I believe I asked before; do you think that you need 100% certainty in order to know (or have justified belief)? Do you believe that others can testify to their knowledge, and thus you gain knowledge that you did not personally experience?
4) Speaking from a completely objective view, no. Reasons could have unfounded claims. The claims here are what should be analysed and any influence the claims have on your belief need to be discarded until the claims are proved true.
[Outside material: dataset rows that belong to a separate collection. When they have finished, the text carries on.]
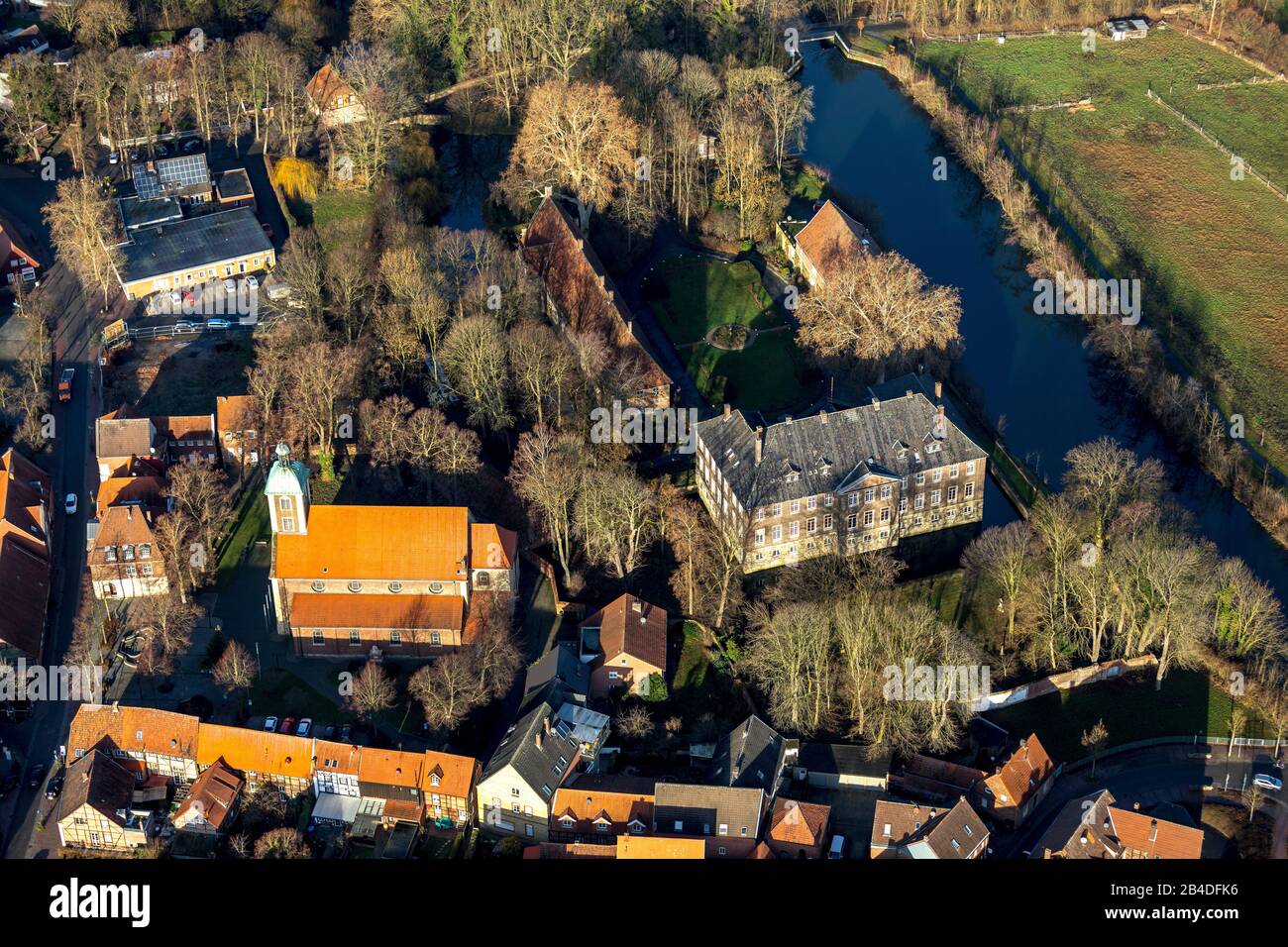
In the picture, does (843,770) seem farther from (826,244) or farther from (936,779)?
(826,244)

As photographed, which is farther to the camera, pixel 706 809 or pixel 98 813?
pixel 706 809

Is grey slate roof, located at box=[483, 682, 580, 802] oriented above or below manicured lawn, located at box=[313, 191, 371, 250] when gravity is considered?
below

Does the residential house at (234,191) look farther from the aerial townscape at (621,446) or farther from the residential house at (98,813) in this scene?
the residential house at (98,813)

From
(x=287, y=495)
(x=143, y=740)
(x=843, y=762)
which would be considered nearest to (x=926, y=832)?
(x=843, y=762)

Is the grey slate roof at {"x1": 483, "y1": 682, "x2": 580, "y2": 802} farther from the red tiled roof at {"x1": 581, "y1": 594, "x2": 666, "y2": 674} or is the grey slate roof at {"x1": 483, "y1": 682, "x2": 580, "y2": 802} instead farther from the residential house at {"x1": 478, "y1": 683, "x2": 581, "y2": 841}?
the red tiled roof at {"x1": 581, "y1": 594, "x2": 666, "y2": 674}

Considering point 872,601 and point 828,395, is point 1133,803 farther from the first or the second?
point 828,395

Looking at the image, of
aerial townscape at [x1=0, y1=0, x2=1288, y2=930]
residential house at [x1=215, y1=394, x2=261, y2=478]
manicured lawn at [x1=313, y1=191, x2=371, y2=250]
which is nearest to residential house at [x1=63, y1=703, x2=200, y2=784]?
aerial townscape at [x1=0, y1=0, x2=1288, y2=930]
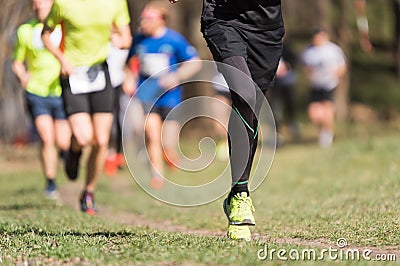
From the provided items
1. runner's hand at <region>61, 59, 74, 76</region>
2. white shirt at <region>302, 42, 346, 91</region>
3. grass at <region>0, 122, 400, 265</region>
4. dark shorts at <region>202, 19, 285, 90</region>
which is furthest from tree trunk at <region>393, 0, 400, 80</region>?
dark shorts at <region>202, 19, 285, 90</region>

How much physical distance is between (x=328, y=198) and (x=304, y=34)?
32.4 meters

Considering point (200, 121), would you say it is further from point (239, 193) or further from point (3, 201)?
point (239, 193)

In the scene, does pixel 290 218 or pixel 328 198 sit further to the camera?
pixel 328 198

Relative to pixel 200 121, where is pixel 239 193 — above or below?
above

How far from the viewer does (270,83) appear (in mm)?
6906

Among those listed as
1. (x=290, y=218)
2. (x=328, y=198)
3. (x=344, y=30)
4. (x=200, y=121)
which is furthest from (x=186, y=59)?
(x=344, y=30)

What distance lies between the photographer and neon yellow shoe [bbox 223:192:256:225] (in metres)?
6.40

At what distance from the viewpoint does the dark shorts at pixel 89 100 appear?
9.38m

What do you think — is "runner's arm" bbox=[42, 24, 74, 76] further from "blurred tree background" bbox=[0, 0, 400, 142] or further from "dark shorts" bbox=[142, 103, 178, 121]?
"blurred tree background" bbox=[0, 0, 400, 142]

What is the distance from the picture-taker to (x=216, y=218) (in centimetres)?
910

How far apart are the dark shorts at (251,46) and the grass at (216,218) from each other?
1298 mm

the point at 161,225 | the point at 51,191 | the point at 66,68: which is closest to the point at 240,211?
the point at 161,225

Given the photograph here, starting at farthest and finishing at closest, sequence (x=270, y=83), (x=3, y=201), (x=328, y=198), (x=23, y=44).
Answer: (x=3, y=201) < (x=23, y=44) < (x=328, y=198) < (x=270, y=83)

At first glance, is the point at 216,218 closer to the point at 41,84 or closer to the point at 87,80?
the point at 87,80
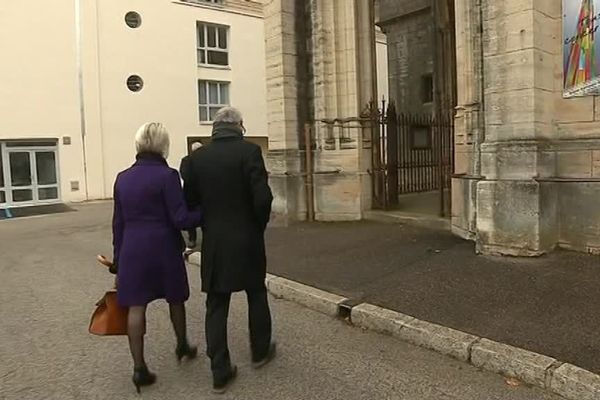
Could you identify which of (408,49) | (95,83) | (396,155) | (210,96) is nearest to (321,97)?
(396,155)

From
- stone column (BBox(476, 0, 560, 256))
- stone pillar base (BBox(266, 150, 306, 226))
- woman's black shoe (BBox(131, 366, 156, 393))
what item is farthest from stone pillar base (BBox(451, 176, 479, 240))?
woman's black shoe (BBox(131, 366, 156, 393))

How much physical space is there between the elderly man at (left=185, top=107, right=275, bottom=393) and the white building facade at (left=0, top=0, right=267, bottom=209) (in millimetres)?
20785

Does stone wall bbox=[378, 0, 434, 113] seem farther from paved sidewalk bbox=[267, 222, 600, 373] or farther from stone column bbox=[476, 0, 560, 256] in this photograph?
stone column bbox=[476, 0, 560, 256]

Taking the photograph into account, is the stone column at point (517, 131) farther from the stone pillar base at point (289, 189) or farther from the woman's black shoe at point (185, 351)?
the stone pillar base at point (289, 189)

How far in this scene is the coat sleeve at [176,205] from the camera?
370cm

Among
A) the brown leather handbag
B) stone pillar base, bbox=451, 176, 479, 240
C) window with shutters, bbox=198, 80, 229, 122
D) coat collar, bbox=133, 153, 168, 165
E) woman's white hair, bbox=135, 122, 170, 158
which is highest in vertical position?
window with shutters, bbox=198, 80, 229, 122

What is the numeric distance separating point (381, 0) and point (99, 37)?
1246cm

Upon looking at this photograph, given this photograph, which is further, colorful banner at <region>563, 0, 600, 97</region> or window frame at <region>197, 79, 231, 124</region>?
window frame at <region>197, 79, 231, 124</region>

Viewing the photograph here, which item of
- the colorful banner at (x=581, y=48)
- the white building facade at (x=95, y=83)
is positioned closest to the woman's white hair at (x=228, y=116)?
the colorful banner at (x=581, y=48)

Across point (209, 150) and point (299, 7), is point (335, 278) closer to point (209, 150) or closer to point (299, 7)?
point (209, 150)

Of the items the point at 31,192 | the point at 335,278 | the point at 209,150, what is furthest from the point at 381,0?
the point at 209,150

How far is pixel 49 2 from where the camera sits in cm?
2202

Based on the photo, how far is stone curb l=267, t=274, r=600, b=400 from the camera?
11.5 ft

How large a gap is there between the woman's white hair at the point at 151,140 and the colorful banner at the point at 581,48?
553 centimetres
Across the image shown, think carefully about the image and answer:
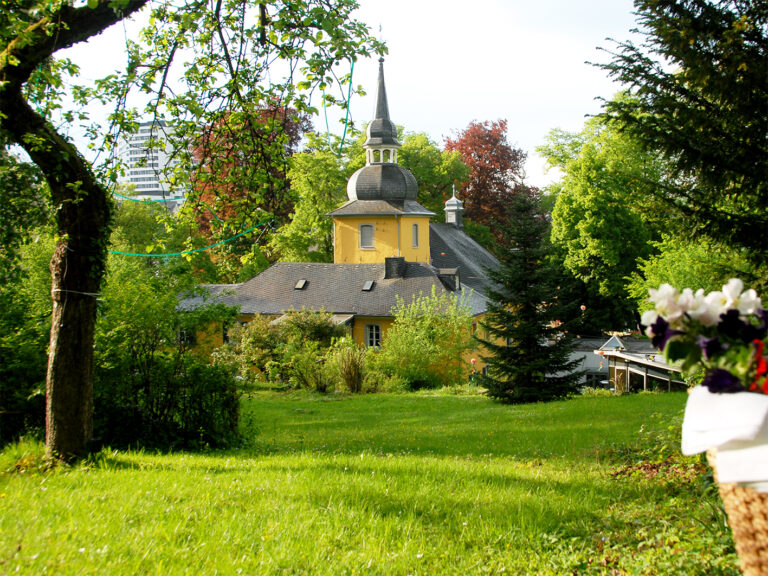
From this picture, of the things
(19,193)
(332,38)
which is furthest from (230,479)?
(332,38)

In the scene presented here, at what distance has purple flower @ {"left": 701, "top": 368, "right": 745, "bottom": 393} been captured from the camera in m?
2.47

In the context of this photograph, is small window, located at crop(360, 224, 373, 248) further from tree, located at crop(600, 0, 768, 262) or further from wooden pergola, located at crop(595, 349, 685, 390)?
tree, located at crop(600, 0, 768, 262)

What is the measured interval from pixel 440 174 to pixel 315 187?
10368mm

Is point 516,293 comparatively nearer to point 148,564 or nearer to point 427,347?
point 427,347

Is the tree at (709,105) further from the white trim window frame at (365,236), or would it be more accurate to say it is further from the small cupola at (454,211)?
the small cupola at (454,211)

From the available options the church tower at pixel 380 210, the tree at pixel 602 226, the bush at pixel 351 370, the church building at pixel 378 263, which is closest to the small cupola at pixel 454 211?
the church building at pixel 378 263

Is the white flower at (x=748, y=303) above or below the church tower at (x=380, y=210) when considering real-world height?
below

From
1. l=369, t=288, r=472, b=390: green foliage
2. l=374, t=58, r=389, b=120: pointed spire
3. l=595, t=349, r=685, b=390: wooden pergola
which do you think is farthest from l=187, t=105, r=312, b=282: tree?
l=374, t=58, r=389, b=120: pointed spire

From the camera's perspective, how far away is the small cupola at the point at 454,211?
54719 mm

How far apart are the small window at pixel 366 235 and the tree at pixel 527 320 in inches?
1027

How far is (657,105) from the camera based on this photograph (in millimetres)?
8648

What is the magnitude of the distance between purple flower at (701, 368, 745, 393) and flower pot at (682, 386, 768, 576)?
5cm

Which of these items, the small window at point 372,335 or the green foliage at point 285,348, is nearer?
the green foliage at point 285,348

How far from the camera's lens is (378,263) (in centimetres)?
4238
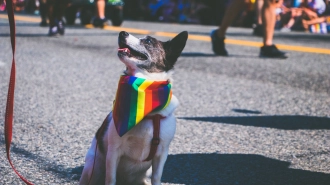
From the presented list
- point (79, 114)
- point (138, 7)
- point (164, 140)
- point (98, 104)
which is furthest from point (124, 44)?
point (138, 7)


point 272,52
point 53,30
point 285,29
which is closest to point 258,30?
point 285,29

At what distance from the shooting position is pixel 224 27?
27.1 feet

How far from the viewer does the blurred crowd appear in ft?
44.3

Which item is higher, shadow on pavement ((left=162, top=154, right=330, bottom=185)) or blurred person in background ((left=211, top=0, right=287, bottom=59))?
blurred person in background ((left=211, top=0, right=287, bottom=59))

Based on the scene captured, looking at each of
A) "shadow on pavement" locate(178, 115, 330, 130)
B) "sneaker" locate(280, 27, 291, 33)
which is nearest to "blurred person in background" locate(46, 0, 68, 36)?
"sneaker" locate(280, 27, 291, 33)

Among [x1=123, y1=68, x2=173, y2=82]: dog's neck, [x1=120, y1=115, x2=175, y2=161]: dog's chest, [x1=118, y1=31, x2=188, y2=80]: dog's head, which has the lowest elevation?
[x1=120, y1=115, x2=175, y2=161]: dog's chest

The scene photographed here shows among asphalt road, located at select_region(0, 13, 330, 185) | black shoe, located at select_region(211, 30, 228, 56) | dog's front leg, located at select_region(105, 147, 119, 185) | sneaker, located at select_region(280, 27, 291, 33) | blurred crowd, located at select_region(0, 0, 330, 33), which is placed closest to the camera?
dog's front leg, located at select_region(105, 147, 119, 185)

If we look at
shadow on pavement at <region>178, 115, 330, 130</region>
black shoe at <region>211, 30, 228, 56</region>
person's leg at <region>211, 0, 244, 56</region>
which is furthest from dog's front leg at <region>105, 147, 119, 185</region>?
black shoe at <region>211, 30, 228, 56</region>

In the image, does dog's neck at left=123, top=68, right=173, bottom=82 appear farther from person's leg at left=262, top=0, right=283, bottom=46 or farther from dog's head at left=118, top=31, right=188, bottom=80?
person's leg at left=262, top=0, right=283, bottom=46

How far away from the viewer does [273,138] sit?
14.4ft

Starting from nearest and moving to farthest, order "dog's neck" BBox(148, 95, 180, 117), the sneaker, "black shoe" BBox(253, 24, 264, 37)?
"dog's neck" BBox(148, 95, 180, 117) → "black shoe" BBox(253, 24, 264, 37) → the sneaker

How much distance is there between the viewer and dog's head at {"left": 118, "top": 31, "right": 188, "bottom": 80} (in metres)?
3.04

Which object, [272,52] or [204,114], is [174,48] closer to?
[204,114]

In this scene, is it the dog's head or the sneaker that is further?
the sneaker
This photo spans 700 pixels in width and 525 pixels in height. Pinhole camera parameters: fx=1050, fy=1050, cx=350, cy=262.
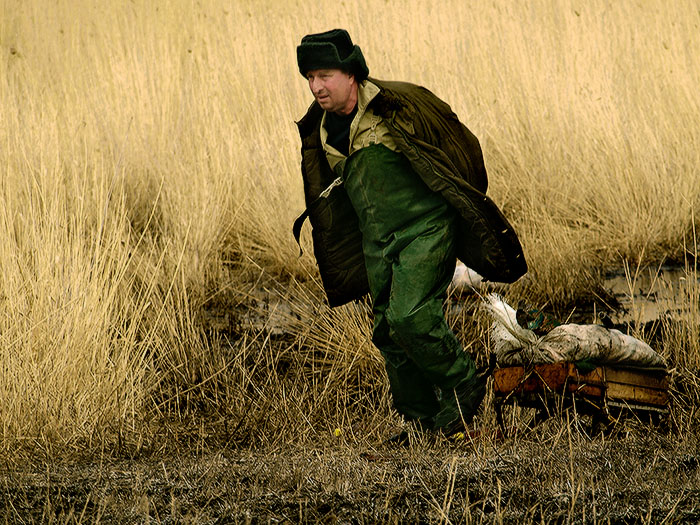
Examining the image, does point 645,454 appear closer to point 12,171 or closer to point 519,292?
point 519,292

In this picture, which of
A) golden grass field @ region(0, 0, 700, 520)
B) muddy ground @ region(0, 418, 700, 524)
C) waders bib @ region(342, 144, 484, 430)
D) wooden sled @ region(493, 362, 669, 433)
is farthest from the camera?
golden grass field @ region(0, 0, 700, 520)

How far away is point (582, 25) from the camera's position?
10.4m

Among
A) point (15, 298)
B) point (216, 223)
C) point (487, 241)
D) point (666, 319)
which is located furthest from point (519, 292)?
point (15, 298)

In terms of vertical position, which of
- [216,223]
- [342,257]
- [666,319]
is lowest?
[666,319]

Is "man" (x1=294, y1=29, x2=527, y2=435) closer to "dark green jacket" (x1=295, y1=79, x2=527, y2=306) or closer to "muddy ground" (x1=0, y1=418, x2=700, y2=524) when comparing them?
"dark green jacket" (x1=295, y1=79, x2=527, y2=306)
It is unhelpful that the claims should sway your opinion as then you will most likely become unbiased in your assessment of the truthfulness of the underlying the claim.
I think I've answered this one (not sure) but I don't need 100% certainty to believe in something just sufficient evidence to get me to a high confidence level.
Let's talk about the principle that we agreed earlier:
- There is a positive correlation between the quantity/quality of evidence for a claim where you have low confidence of it's truth
- All the available evidence I can find will get me towards a certain confidence level on how much I believe the claim in question.
If I have low confidence of the truth of something then just someone's testimony would not get me to a high confidence level, no matter how much that person believes what they are saying is true, Eg I would not accept testimony of truth from an alien abductee as sufficient evidence, would you?.